On August 8, the price of December gold futures on the New York Mercantile Exchange briefly reached a historic high, peaking at $3,534.1 per ounce during the session, surpassing the previous record set on April 22 and marking an intraday gain of nearly 1.5%.
Meanwhile, spot gold prices remained stable, hovering around $3,395 per ounce for most of the day. As of press time, it was trading at $3,379.21, with only a 0.02% increase.
This market movement is directly linked to the U.S. government’s imposition of tariffs on gold bar imports. According to a report by CCTV News, on Thursday (August 7), the U.S. government imposed tariffs on 1-kilogram imported gold bars, based on a letter from U.S. Customs and Border Protection (CBP) dated July 31. The letter stated that 1-kilogram and 100-ounce gold bars should be classified under a higher-tariff code.
The market reacted strongly. Analysts and investors warned that this move could reshape the global gold trade landscape, as the market had widely expected such gold bars to be exempt from tariffs. Some market participants speculated that CBP might have made an error in its ruling, and the latest reports indicate that the White House will clarify the misinformation regarding gold tariffs.

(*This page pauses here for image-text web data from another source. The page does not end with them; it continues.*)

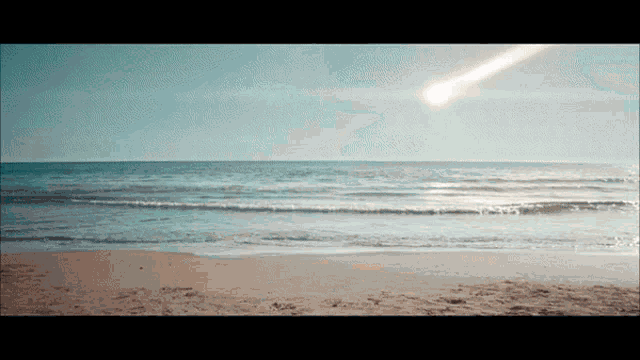 a shooting star is visible in the sky above a beach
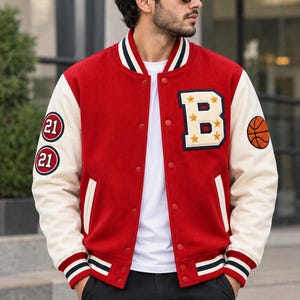 May include: A red and cream varsity jacket featuring a large letter B with yellow stars on the chest, two circular patches with the number 21 on the right sleeve, and a basketball graphic on the left sleeve. It has a snap-button front closure.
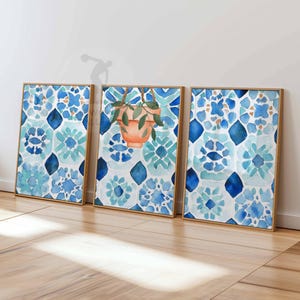 Może przedstawiać: Trzy oprawione wydruki akwarelowe. Wydruki przedstawiają niebieski i turkusowy wzór kwiatowy. Jeden wydruk ma wiszący doniczkę z terakoty z zielonymi liśćmi. Ramki są w kolorze jasnobrązowym.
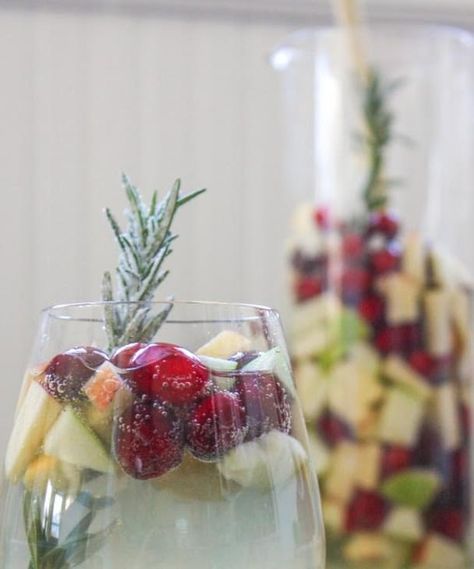 Cranberry & Rosemary White "Christmas" Sangria Recipe White Christmas Sangria, Christmas Sangria, White Sangria, Holiday Cocktail Party, Christmas Cocktails, Holiday Cocktails, Ginger Ale, Holiday Drinks, Wrapping Ideas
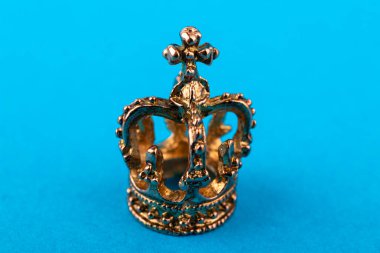 Mavi kağıttan arka planda küçük altın taç. Makro.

This decision has had a significant impact on Switzerland, the world’s largest gold exporter. U.S.-Swiss relations were already strained due to the 39% tariffs imposed by Trump. UBS analyst Joni Teves described the news as "extremely unexpected" and "the market’s worst fear," noting a clear divergence between New York futures and spot gold prices, with futures premiums exceeding $100.
Analysts further pointed out that the tariffs could threaten New York’s position as the world’s largest gold futures trading hub, as they drive up U.S. gold prices and weaken competitiveness. Teves expressed concern that this could cause trouble for the global gold market, particularly affecting the hedging function and future settlement methods of Comex gold futures.
Notably, earlier this year, traders had already stockpiled a record amount of gold in New York to hedge against potential tariffs. John Reade, a senior market strategist at the World Gold Council, stated that if large quantities of gold had not been shipped to the U.S. over the past eight months, the price volatility would have been more severe, adding, "It’s right to be cautious."